Visual art review from The Durham Herald-Sun, May 19, 2004

AFFLICTING THE COMFORTABLE AT ARTSPACE

"Scott Eagle: Killing Modern"

"Kathy Ammon: in the midst"

"André' Leon Gray: circumventing the pigment"

by Blue Greenberg

The May exhibits at Artspace in Raleigh are not about spring or flowers or fun. They are about art that is at a standstill, mothers and children who are at risk, and racism that constantly needs to be addressed.

Scott Eagle, the artist in the main gallery, is a meticulous painter, with spectacular drawing skills. He uses two images to set the themes for his show. One is a cart full of screaming people facing a horse that has been harnessed backward. The other is a storm funnel that symbolizes a cyclone or tornado. The first represents the exhibit title, "Killing Modern," the other, unquestionably, is the symbol of a world out of control.

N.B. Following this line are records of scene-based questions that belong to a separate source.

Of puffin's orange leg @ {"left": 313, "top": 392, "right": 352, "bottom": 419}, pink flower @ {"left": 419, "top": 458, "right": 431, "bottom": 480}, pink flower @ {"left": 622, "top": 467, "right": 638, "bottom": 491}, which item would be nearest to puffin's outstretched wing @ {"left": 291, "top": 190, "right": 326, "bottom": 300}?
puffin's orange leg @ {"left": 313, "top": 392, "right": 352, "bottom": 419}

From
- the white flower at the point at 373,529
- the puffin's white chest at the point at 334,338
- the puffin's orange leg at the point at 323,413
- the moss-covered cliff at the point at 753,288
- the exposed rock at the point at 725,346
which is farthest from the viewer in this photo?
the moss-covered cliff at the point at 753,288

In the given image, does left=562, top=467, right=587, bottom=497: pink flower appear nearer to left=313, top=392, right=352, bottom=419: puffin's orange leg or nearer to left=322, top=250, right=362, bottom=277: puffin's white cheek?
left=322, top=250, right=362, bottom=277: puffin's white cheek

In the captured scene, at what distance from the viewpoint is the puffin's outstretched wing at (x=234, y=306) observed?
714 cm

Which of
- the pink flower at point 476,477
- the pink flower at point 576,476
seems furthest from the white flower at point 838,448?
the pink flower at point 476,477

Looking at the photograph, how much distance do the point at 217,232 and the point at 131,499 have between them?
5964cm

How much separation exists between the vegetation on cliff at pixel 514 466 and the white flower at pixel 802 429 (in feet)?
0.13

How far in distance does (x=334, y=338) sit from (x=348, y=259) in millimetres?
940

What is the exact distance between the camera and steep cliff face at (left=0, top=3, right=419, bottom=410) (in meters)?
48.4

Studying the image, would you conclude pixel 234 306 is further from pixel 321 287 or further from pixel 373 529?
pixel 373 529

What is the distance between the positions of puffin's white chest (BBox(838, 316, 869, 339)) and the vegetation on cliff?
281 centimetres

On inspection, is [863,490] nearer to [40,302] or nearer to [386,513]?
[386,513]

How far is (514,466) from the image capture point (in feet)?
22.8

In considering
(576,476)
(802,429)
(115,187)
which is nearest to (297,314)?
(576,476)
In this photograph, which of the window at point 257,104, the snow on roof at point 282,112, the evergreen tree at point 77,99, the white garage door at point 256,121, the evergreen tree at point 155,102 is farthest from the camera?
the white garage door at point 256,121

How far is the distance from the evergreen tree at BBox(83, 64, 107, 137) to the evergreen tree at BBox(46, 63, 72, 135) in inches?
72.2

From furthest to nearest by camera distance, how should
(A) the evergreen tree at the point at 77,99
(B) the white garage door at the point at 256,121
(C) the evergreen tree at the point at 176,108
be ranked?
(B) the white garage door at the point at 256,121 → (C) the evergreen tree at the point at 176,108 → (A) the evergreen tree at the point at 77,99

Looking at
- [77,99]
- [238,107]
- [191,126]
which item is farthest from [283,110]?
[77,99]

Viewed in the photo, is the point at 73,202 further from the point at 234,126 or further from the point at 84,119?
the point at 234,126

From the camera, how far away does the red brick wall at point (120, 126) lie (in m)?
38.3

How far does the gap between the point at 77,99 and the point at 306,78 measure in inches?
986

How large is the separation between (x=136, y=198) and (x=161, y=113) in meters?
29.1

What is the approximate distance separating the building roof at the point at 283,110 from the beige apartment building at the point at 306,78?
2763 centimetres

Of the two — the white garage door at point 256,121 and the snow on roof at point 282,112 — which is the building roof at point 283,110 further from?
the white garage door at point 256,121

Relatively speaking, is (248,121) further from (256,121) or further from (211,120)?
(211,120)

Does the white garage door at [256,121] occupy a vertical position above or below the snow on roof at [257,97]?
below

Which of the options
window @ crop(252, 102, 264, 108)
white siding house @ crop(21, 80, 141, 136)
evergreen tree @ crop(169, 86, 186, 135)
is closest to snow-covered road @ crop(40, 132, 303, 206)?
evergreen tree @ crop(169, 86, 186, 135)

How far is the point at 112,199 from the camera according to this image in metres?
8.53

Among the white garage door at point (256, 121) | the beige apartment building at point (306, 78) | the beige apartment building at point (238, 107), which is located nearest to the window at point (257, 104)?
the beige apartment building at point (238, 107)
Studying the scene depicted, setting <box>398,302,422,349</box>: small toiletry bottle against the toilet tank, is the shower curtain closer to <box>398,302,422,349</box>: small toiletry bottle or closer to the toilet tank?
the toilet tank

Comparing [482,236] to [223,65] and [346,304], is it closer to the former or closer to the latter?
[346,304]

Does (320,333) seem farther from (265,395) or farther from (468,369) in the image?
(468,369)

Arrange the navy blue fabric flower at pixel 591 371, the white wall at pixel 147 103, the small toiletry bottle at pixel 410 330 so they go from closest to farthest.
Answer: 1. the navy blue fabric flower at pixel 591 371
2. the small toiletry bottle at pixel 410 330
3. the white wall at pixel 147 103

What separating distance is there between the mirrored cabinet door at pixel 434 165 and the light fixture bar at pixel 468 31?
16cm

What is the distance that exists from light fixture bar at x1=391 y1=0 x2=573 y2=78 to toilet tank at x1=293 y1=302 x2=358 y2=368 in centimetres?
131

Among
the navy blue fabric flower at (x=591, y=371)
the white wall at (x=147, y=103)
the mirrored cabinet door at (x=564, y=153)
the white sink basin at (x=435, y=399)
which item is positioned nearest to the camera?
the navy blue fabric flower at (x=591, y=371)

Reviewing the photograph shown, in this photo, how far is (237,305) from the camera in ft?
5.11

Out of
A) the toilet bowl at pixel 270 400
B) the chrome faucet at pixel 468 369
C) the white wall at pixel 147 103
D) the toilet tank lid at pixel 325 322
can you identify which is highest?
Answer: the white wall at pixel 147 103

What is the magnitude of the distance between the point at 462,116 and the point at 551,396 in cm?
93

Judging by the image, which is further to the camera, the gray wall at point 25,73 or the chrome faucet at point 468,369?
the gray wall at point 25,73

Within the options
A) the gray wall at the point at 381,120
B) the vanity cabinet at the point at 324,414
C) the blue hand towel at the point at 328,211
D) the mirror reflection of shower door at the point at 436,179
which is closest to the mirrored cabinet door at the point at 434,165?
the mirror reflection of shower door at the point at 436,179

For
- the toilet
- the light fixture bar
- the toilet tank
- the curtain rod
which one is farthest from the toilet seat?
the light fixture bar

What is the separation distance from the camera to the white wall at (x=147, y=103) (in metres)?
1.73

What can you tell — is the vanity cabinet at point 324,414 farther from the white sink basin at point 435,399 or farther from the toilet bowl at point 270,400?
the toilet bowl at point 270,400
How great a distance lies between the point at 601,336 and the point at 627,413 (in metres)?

In his signature painting, Eagle uses a trompe l'oeil effect to simulate a raised image on stone of a wagon, filled with abstract, shrieking figures, and a scrawny horse harnessed to a wagon in such a way that neither he nor the wagon can move. That image is repeated several more times in the show. One is in the form of a diptych that depicts a landscape filled with collaged images of discarded art, machines, and everyday objects. The other is a charcoal and acrylic drawing. It is in the drawing that we recognize the figures in the cart. They are the anguished victims from one of the great war paintings of all times, Picasso's "Guernica," 1937. For Eagle, the cart represents modernism that is mired in the detritus of civilization and cannot move.

The artist's wind funnels churn up his compositions and symbolize the uncertainty in the world. Cyclone twisters threaten to eat up one composition while its reverse funnel deposits things in another. In his gallery guide, there is no clue to the symbolic use of the twisters, but a painting labeled "Self Portrait," shows a fragile butterfly taking off between two bending twisters. If the butterfly is symbolic of the painter, then his life hangs on a thread between nature's erratic actions. In another diptych, a nude figure points a gun toward its neighboring canvas, where a cyclone rotates in its deadly dance.

The exhibition is a showcase for Eagle's various techniques and in a cartoon-type format, George Washington pulls a $5 bill from the coat of a tall figure that can be none other than Abraham Lincoln. Eagle calls it "A Concise History of American Politics." In "The Life Cycle" a man on a bicycle pedals hard while a skeleton in the back seat weighs him down.

His "Madonna and Fish" is a compressed composition, rendered in the style of medieval manuscripts. Mary sits in front of a stream while in the background tiny figures and artificial trees populate a mound where a blue tree spreads across the width of the panel. The painting seems completely out of context, in technique as well as theme, until you look more closely at the fish, which turns into a wily, scaly figure as it curls up in Mary's lap. Pessimistic, sinister, and surreal; it fits.

Eagle's entire body of work borders on cynicism tinged with a veil of despair.

In the Upfront Gallery Kathy Ammon's swirling maelstroms of color engulf a mother tenderly holding a child. If you walk around the gallery in a clockwise direction inside each painting a mother and child nestle together. The mother kisses the child, and the mother protects the child who is able to play in innocent safety. In the last one, however, which the artist numbered, "one," faces peer out of the swirling colors and the mother and child seem in danger. If you begin your walk counter clockwise, the frightening faces begin the series, but disappear as the series continues. The mother and her child bask in the safety and security of the tangled colors and all is well. The story ends well from one perspective and has a different meaning from the other.

André Leon Gray was the inaugural artist a few years ago in the six-month Regional Emerging Artist-In-Residence Program at Artspace. This month he has returned with a show in the lobby and is still using found objects to make his political statements. Racism is his theme and he moves back and forth through America's past as he works through his ideas.

One assemblage refers to the pseudo-scientific findings about blacks and monkeys. Another refers to black Americans as Army heroes through a figure that sprouts wings and wears a belt of bullets as if they were amulets. One piece refers to our black basketball giants who climb the basketball ladder looking for fame and money while they skip the blackboard of education.

Gray has a keen eye for using ordinary objects to make his point. You cannot pass them without stopping, because his messages are crystal clear.

The art in these exhibitions is neither serene nor comfortable; this is art that makes you think.